# Did wire haired Vizslas come first? Information please



## cuddlebuglove (Apr 27, 2014)

We have a Vizsla puppy member named Frank who happens to be a Wired haired Vizsla. Did they come on breeding before the smooth Vizsla? Is the fuzziness an advantage in snow or colder weather?
Are they as sweet smelling as our other Vizslas? Any experience with them would be great to know, especially since Frank's caregiver has not brought him home yet.


----------



## einspänner (Sep 8, 2012)

Good questions, cuddlebuglove! 

Smooth vizslas are the original. As I understand it, wirehaired vizslas came about in the 1930s or so from careful crosses between solid liver (dark brown) colored German Wirehair pointers and vizslas. (I've actually gone back far enough in Scout's pedigree to find the smooth vizsla ancestors.) They were hoping to get the harsh wire coat of the Germans and a slightly more solid build, but the wonderfully quirky temperament and working abilities of the vizsla. They are also generally mellower than smooth vizslas, though I've met some wired individuals that are just as hardheaded and hard charging as some smooths I've met.

The coat is supposed to be more protective in cold weather and I've also noticed my girl is less prone to allergic reactions to plants. She finally had her first reaction a few weeks back when I stripped her coat down a lot. 

I think Scout generally smells lovely, but I can't compare it to smooth vizslas, haha. I haven't noticed this particularly with vizslas per se, but with medium and long haired dogs I've often come away with a lot of oily dander on my hands after petting them and you definitely don't get that with the wires. They feel clean like the shorthairs. 

I went to a 3 day training course last month put on my dog's breeder. Now that I'm on vacation I'll make a post of that and you can see all the variety of coat and even build within the breed. I think it's fascinating!


----------



## cuddlebuglove (Apr 27, 2014)

Thanks so much. Mellower? That will prepare Frank's caregiver for a livelier Vizsla or GSP or Weimaraner partner in crime and best pal later!
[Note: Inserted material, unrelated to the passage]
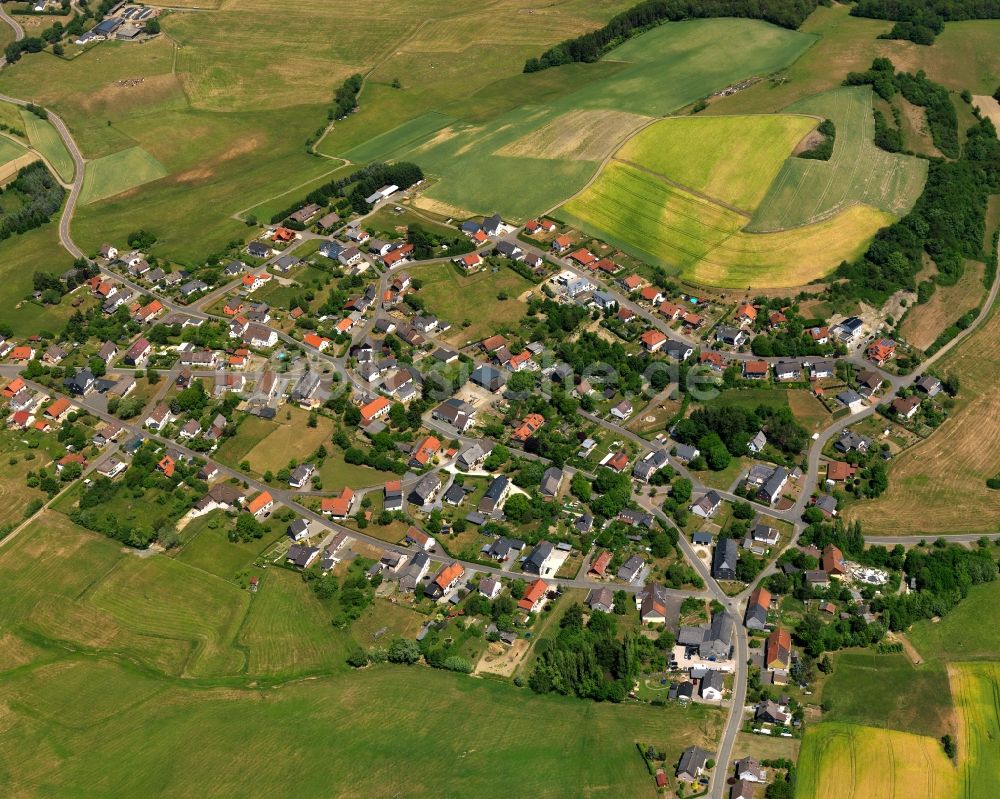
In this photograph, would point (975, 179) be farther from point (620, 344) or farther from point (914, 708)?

I have seen a picture of the liver or full liver colored GSP on the Daily Puppy- he is so cute that people there have mistaken him for a Vizsla lol!
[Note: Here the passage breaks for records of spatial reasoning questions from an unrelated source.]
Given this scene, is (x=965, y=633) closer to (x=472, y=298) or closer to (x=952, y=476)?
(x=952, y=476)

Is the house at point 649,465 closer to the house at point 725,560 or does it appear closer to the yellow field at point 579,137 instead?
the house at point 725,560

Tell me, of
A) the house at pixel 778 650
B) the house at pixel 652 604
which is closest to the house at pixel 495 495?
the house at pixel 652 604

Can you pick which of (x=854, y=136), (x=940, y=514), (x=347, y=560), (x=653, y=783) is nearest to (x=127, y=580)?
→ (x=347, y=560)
CJ the Westminster winner is ruling the roost now- but All of them make one want them ALL!

Einspanner; if it won't cause a controversy any specific grooming tools do you use for your Vizsla that might be good for Frank to get used to? Also since it's flea and tick season what can we put on the puppy or how often should one bathe and use to get rid of the pests. Glad to know that allergies from trees are not as much of a problem.
Thank you!


----------



## Frank (Jun 25, 2016)

I get to see Frank and his mum again on Saturday so I shall cuddle and sniff her and see what they use too. They have 3 adults there in total all wire. You can really see a difference coat wise already in the pups I've no idea if he will be really hairy like his mum or quite short haired but with a beard. The only thing I know is they do have an undercoat but I don't think I got covered in hair when I visited. Although I was a tad overexcited last time. I'll try and check more this time!


----------



## Frank (Jun 25, 2016)

I'd love to read that blog post too if I can get a link when you have written it thank you!


----------



## cuddlebuglove (Apr 27, 2014)

A visit to the folks! Sounds great. You're getting in training for parts two and three of the trio sigh!

Question will Brexit affect the costs of imported foods for Frank? Just curious. Thank you.


----------



## Frank (Jun 25, 2016)

Gosh no idea at all at the moment I can't keep up with it!


----------



## harrigab (Aug 21, 2011)

I did a thread once on here showing various coats all under the wire umbrella, I'm away on hols at the moment so I'll dig it out when I get back on friday


----------



## harrigab (Aug 21, 2011)

cuddlebuglove said:


> A visit to the folks! Sounds great. You're getting in training for parts two and three of the trio sigh!
> 
> Question will Brexit affect the costs of imported foods for Frank? Just curious. Thank you.


I hope not..but the food I feed Ruby and Elvis is made in UK anyway


----------